A serious car accident can lead to many injuries, including damage to the spinal cord. This damage can affect your movement, but it can also cause many other serious complications.
Physiopedia explains a few spinal cord injury complications and how they might impact your life. In general, the severity of an injury and the chance of complications depends on the extent of the damage to the spine, and where the injury actually occurs.
Spinal shock involves a loss of reflexive activity below the area where the spinal injury. This can entail full or partial loss of function, which usually depends on the severity of the injury. Spinal shock can pose an issue for a few days, or it can persist for 12 months or longer.
A rise in blood pressure occurs when an irritant affects your body below the site of the spinal cord injury. Because you are unable to resolve the irritant, you will continue to receive pain signals, which results in a dangerous spike in blood pressure. Autonomic dysreflexia most often accompanies complete injuries, which means body parts below the spinal injury are completely paralyzed.
Deep vein thrombosis (DVT) and pulmonary embolism (PE)
DVT involves the development of blood clots in the lower extremities. If one of these clots breaks free and travels to the lungs, PE can occur. PE is a life-threatening condition that requires immediate medical intervention.
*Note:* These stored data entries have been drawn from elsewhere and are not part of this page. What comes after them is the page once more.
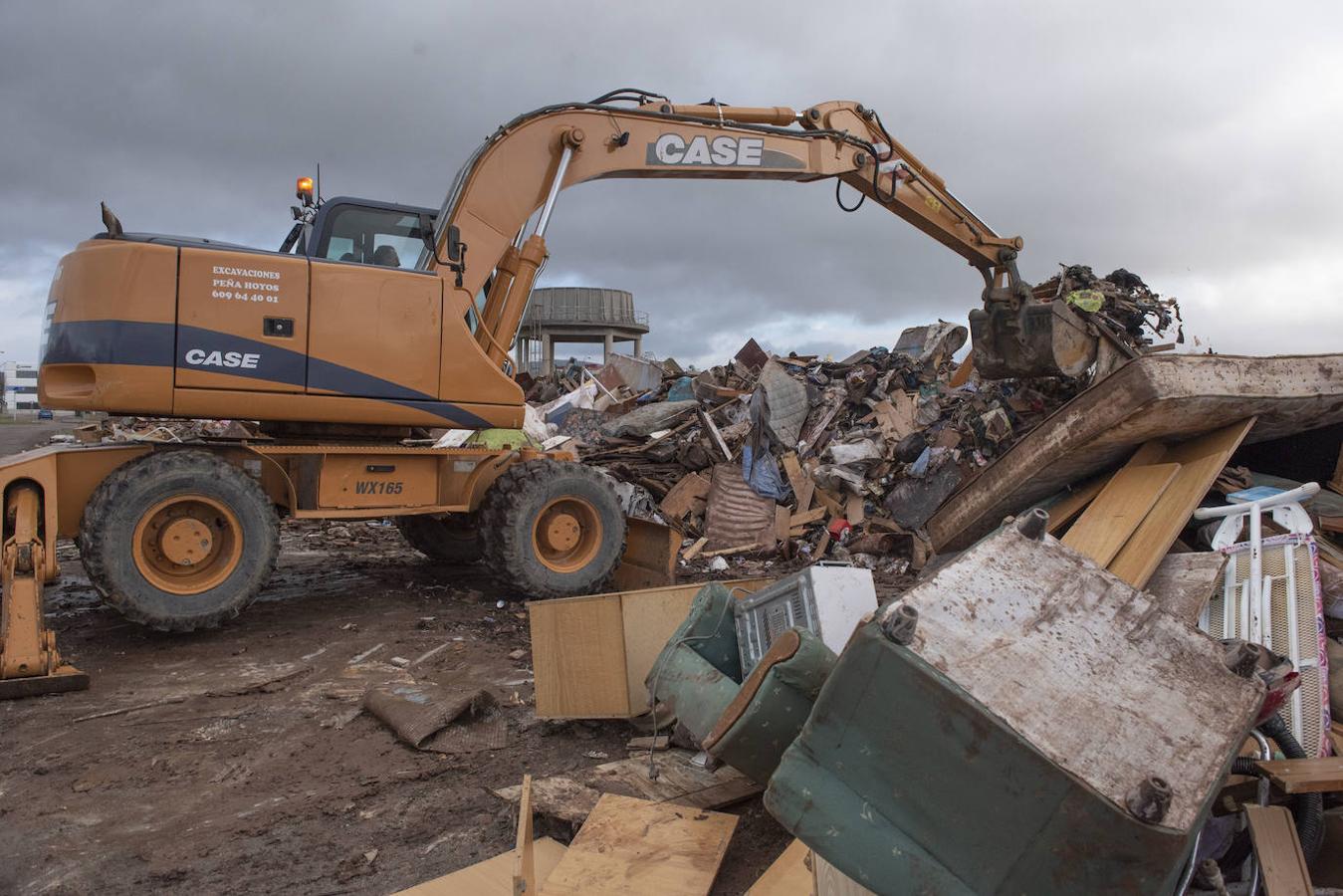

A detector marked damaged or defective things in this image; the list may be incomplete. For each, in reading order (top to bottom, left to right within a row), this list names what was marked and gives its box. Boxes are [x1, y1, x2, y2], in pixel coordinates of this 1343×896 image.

broken wood plank [784, 452, 816, 514]
broken wood plank [788, 508, 832, 530]
broken wood plank [1067, 466, 1187, 565]
flood-damaged household item [932, 352, 1343, 550]
broken wood plank [1107, 418, 1258, 589]
flood-damaged household item [530, 577, 773, 717]
flood-damaged household item [645, 581, 836, 777]
flood-damaged household item [737, 565, 884, 669]
flood-damaged household item [761, 510, 1266, 896]
broken wood plank [1147, 554, 1227, 621]
flood-damaged household item [1203, 484, 1338, 757]
flood-damaged household item [396, 773, 569, 892]
broken wood plank [494, 749, 761, 824]
flood-damaged household item [498, 749, 769, 824]
flood-damaged household item [538, 796, 737, 892]
broken wood plank [542, 796, 741, 892]
broken wood plank [753, 840, 816, 896]
broken wood plank [1242, 804, 1322, 896]
broken wood plank [1258, 757, 1343, 792]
Also known as bedsores, pressure sores often accompany limited mobility. When areas of the body receive continuous friction, a sore develops. Sores begin as superficial injuries but can progress rapidly. Prevention of pressure sores requires help moving the injury victim when bedridden, as well as daily changing of bedding and clothing.
Some people are able to make a full recovery from their injuries, while others may experience limited mobility and complications for the long-term. Medical treatments and physical therapy can restore some function and/or limit discomfort resulting from the initial injury.